One of the most difficult situations a pension trustee can face is where the scheme sponsor is distressed, meaning the risk of insolvency is high. Trustees owe a fiduciary duty to act in the best interests of pension scheme members but, as insolvency results in job losses as well as reduction in shareholder value, avoiding it is a good thing for members, employees and sponsors.

Events can move rapidly

The pension scheme itself may not be the cause of the distress but it is often a factor. For many schemes, liabilities have risen faster than assets over recent years leading to substantial funding deficits.

Pension trustees should regularly monitor the covenant the sponsor provides to the scheme but events can sometime move with alarming rapidity when cash is constrained. Professional trustees are often appointed when the position has already become critical. We’ve seen the whole range of scenarios and enabling the best outcome for members and sponsors is rarely straightforward.

It can seem like a vicious circle

If not already in place, they should obtain independent covenant advice to confirm the position. If the sponsor defaults in relation to the existing Schedule of Contributions or it is not possible to agree a valuation within the statutory deadline, the Pensions Regulator must be informed. It may be necessary to write to pension scheme members so they are aware of the position.
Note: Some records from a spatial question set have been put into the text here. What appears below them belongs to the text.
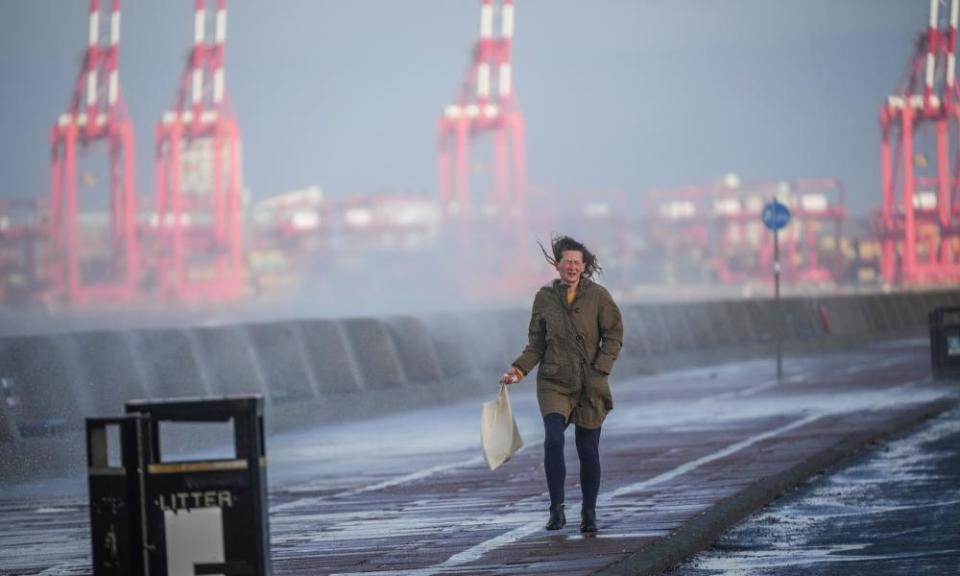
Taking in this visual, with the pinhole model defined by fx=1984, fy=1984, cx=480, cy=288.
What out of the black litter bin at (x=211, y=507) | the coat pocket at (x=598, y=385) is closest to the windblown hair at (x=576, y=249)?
the coat pocket at (x=598, y=385)

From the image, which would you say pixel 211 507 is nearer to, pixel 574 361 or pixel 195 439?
pixel 574 361

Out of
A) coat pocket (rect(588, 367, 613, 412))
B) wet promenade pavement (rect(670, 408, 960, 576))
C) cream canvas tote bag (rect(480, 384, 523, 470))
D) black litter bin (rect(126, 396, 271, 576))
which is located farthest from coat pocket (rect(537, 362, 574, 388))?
black litter bin (rect(126, 396, 271, 576))

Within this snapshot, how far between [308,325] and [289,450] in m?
4.66

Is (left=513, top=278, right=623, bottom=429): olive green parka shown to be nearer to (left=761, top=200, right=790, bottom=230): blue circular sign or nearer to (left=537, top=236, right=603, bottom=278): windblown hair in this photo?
(left=537, top=236, right=603, bottom=278): windblown hair

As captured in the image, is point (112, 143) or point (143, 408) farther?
point (112, 143)

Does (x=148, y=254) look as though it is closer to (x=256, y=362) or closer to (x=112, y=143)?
(x=112, y=143)

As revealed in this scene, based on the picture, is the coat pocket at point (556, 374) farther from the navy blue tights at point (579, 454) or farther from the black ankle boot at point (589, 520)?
the black ankle boot at point (589, 520)

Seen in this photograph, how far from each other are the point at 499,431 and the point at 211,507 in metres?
4.52

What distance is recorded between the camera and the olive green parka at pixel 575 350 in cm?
1116

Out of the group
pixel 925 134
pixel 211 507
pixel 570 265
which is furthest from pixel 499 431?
pixel 925 134

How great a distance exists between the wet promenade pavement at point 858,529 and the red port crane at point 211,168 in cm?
15117

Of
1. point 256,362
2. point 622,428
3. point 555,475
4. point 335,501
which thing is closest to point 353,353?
point 256,362

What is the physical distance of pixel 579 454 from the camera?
11203 mm

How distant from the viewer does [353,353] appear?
964 inches
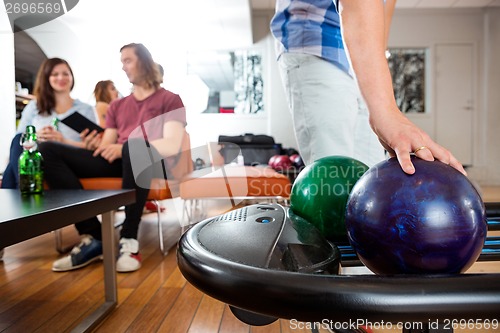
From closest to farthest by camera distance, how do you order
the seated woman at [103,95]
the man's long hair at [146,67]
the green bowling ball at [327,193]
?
the green bowling ball at [327,193] → the man's long hair at [146,67] → the seated woman at [103,95]

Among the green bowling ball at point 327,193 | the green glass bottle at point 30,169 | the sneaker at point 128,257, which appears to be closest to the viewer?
the green bowling ball at point 327,193

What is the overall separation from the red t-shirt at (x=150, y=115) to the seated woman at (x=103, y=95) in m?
0.81

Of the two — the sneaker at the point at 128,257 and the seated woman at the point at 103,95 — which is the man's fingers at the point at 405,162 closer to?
the sneaker at the point at 128,257

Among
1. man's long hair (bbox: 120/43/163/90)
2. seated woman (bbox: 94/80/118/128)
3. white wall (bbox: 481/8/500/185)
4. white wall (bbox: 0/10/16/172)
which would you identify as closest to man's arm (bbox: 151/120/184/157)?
man's long hair (bbox: 120/43/163/90)

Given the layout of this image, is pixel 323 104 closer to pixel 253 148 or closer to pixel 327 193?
pixel 327 193

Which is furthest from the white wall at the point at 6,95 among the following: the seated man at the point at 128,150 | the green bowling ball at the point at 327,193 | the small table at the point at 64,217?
the green bowling ball at the point at 327,193

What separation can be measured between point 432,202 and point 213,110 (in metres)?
6.28

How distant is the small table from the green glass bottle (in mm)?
101

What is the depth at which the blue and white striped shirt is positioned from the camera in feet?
3.57

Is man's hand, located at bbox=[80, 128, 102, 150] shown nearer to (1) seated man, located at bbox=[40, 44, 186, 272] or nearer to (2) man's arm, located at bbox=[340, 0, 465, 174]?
(1) seated man, located at bbox=[40, 44, 186, 272]

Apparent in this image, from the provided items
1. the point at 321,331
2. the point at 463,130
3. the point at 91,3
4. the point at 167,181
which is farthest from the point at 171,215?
the point at 463,130

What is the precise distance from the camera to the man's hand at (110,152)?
7.47 feet

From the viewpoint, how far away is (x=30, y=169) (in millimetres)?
1575

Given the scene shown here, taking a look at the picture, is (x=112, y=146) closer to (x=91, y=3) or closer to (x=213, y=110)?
(x=91, y=3)
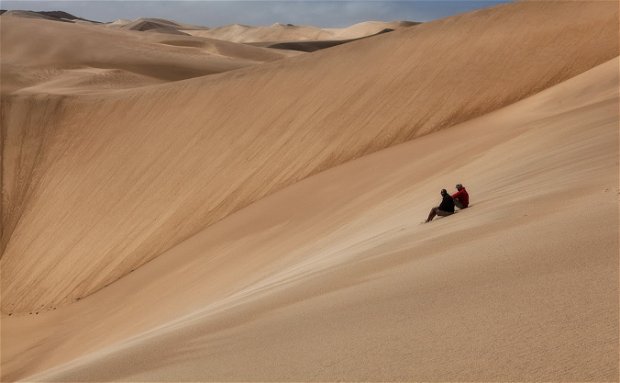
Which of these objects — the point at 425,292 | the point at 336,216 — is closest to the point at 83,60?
the point at 336,216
It may be possible for the scheme to continue with reduced contributions and a longer recovery plan. You may also need to reduce the amount of risk being taken in the investment strategy and to increase the prudence loading in the funding assumptions to reflect the weak covenant. These measures will in turn increase the deficit so it can seem like a vicious circle and the question will arise – can the deficit ever be paid off?

Try saving both the pension scheme and its sponsor first

If the ultimate destination for the scheme is the Pension Protection Fund (PPF), they would often prefer the scheme arrives at their door sooner rather than later. They’re not keen on ‘PPF drift’, you see (over time, more members move from deferred to pensioner status and become entitled to higher levels of PPF compensation).

If this isn’t a material issue and the dividend the pension scheme would receive from an insolvency is not eroded by the passage of time, two barriers to continuing the scheme are removed. If the scheme and sponsor can survive, they may benefit from more helpful financial conditions in the future and the sponsor may have the time it needs to turn its business around.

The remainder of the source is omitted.